Some things I noticed:

• sort the group_by from high cardinality to low cardinality, always pivot first by date_histogram (consider index sorting by date_time on the source index)
• for group by on instance switch to missing_bucket once 7.10 is available, if you insist on '' instead of null, use an ingest pipeline to set null to ''
• max_page_search_size seems low given your aggregations (if they are complex, e.g. cardinality or scripted metric choose a low value, otherwise you can increase the default)
• the configuration looks like a metric use case, consider disabling _source on the transform destination, you might disable it for the source, too.

Otherwise I do not see anything substantially wrong with this config.

Thanks a lot

I made the suggested changes (except the 7.10, which still not released of course, and you are right- that's the reason I've used script- the value is null is some documents)

it's running (almost) well
but now I have a new error when it gets to the live documents (finished with history sync):

2020-09-16 12:04:03
instance-0000000074
task encountered irrecoverable failure: field name cannot be null.
2020-09-16 12:18:05
instance-0000000074
Transform has stopped.

Argh, this is the known bug about the incompatibility of continuous transform and scripted group_by. The fix is already scheduled for 7.10, which will also add support for missing_bucket.

I am afraid, you can't use scripted group_by. Are you able to fix your ingest? Setting the field to a default in your source ingest would be the only way to not drop missing values right now.
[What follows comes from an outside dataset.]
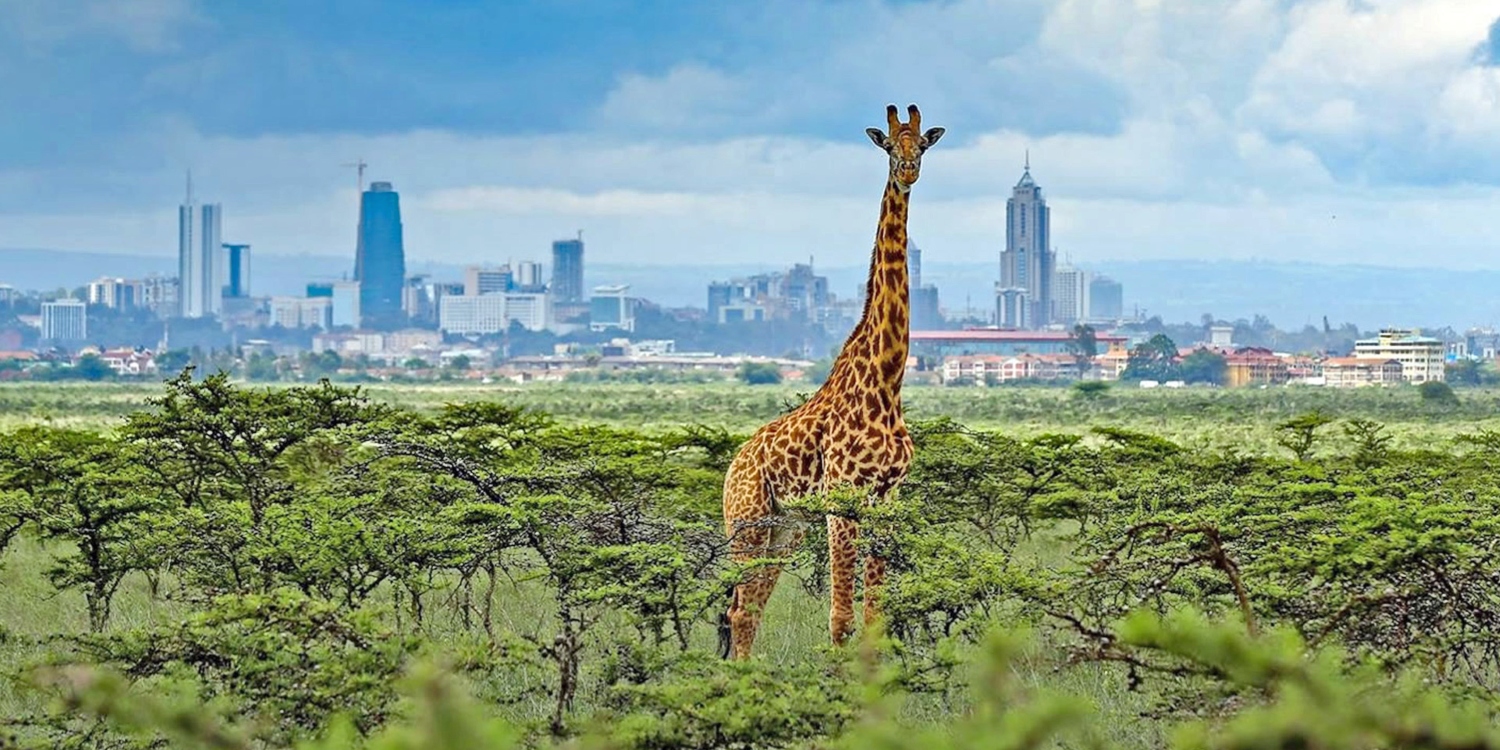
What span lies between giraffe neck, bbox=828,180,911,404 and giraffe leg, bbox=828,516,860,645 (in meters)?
0.75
Because handling missing values is complex and expensive, it's actually highly recommended to fix the ingest, especially if performance is critical.

I am sorry, I do not have a better answer right now, but I will investigate other options and let you know.

After revisiting this problem, the bugfix scheduled for 7.10 got backported for 7.9.2. This will reduce the wait time. However I can not give you any information about the release date of 7.9.2 (nor 7.10).

Thanks a lot for the helpful information.
I removed the nulls before the ingestion and we're good now.

This topic was automatically closed 28 days after the last reply. New replies are no longer allowed.